━━━━━ Text block ━━━━━

All targets to be scraped are grouped into jobs, depending on the purpose that those targets serve. For example the job to scrape all host-level data for a given location using node-exporter will be called node and each target will be listed as hostname:9100. Similarly there could be jobs for varnish, mysql, etc.

Each prometheus server is meant to be stand-alone and polling targets in the same failure domain as the server itself as appropriate (e.g. the same datacenter, the same vlan and so on). For example this allows to keep the monitoring local to the datacenter and not have spotty metrics upon cross-datacenter connectivity blips. (See also Federation)

Prometheus single server.png

Exporters

The endpoint being polled by the prometheus server and answering the GET requests is typically called exporter, e.g. the host-level metrics exporter is node-exporter.

Each exporter serves the current snapshot of metrics when polled by the prometheus server, there is no metric history kept by the exporter itself. Further, the exporter usually runs on the same host as the service or host it is monitoring.

Storage

Why just stand-alone prometheus servers with local storage and not clustered storage? The idea behind a single prometheus server is one of reliability: a monitoring system must be more reliabile than the systems it is monitoring. It is certainly easier to get local storage right and reliable than clustered storage, especially important when collecting operational metrics.

See also prometheus storage documentation for a more in-depth explanation and storage space requirements.

High availability

With local storage being the basic building block we can still achieve high-availability by running more than one server in parallel, each configured the same and polling the same set of targets. Queries for data can be routed via LVS in an active/standby fashion.

Prometheus HA server.png

Backups

For efficiency reasons, prometheus spools chunks of datapoints in memory for each metric before flushing them to disk. This makes it harder to perform backups online by simply copying the files on disk. The issue of having consistent backups is also discussed in prometheus #651.

━━━━━

» Stated problem 1
Do these statements agree with the Prometheus text? For each, answer yes or no and quote the words that decide it. (a) Exporters keep a history of the metrics they serve. (b) In the high-availability setup, the servers running in parallel poll the same set of targets. (c) Prometheus writes each datapoint to disk as soon as it is collected.
» Stated problem 2
Carry the Prometheus text on from its final sentence.

━━━━━ Information shown ━━━━━

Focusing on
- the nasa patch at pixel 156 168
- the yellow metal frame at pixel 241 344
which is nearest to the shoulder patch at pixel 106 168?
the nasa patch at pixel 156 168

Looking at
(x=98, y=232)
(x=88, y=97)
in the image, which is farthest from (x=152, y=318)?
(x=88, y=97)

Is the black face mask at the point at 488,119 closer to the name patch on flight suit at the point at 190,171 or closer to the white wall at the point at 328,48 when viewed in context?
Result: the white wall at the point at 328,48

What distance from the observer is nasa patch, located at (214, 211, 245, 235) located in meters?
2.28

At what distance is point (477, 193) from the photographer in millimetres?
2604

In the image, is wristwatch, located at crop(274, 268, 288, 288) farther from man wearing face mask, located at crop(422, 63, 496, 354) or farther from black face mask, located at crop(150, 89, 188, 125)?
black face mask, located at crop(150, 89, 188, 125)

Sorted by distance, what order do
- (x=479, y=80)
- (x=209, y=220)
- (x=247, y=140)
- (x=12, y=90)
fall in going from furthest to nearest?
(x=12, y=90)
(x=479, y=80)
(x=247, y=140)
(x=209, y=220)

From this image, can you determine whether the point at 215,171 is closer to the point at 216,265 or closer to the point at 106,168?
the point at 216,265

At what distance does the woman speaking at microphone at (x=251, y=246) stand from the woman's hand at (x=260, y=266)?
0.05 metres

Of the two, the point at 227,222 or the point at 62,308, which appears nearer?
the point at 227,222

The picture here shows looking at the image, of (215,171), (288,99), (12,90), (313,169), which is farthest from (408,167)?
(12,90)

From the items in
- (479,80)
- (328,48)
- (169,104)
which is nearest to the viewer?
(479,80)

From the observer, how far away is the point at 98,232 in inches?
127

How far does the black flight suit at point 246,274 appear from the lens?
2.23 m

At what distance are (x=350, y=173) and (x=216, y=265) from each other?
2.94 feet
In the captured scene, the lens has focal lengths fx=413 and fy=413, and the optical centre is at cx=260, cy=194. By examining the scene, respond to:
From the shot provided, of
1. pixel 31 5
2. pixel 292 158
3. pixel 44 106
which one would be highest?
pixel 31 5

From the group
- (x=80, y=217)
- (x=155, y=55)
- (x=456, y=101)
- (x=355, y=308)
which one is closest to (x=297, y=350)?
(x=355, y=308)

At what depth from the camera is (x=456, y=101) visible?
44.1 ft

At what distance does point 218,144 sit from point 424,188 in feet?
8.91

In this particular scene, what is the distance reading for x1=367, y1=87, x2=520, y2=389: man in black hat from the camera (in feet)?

━━━━━

» Final result 1
(a) No: "there is no metric history kept by the exporter itself"
(b) Yes: "each configured the same and polling the same set of targets"
(c) No: "prometheus spools chunks of datapoints in memory for each metric before flushing them to disk"

» Final result 2
Notwithstanding the above, it should be possible to backup the prometheus local storage files as-is by archiving its storage directory with tar before regular (bacula) backups. Since the backup is being done online it will result in some inconsistencies, upon restoring the backup Prometheus will crash-recovery its storage at startup.

To perform backups of consistent/clean state, at the moment prometheus needs to be shutdown gracefully, therefore when running an active/standby configuration backup can be taken on the standby prometheus to minimize its impact. Note that the shutdown will result in gaps in the standby prometheus server for the duration of the shutdown.

Failure recovery

In the event of a prometheus server having an unusable local storage (disk failed, FS failed, corruption, etc) failure recovery can take the form of:

  • start with empty storage: of course it is a complete loss of metric history for the local server and will obviously fully recover once the metric retention period has passed.
  • recover from backups: restore the storage directory to the last good backup
  • copy data from a similar server: when deployed in pairs it is possible to copy/rsync the storage directory onto the failed server, this will likely result in gaps in the recent history though (see also Backups)

Federation

Each prometheus server is able to act as a target to another prometheus server by means of federation. Our use case for this feature is primarily hierarchical federation, namely to have a 'global' prometheus that aggregates datacenter-level metrics from prometheus in each datacenter.

See also federation documentation

Service Discovery

Prometheus supports different kinds of discovery through its configuration. For example, in role::prometheus::labs_project implements auto-discovery of all instances for a given labs project. file_sd_config is used to continuously monitor a set of configuration files for changes and the script prometheus-labs-targets is run periodically to write the list of instances to the relative configuration file. The file_sd files are reloaded automatically by prometheus, so new instances will be auto-discovered and have their instance-level metrics collected.

While file-based service discovery works, Prometheus also supports higher-level discovery for example for Kubernetes (see also role::prometheus::tools).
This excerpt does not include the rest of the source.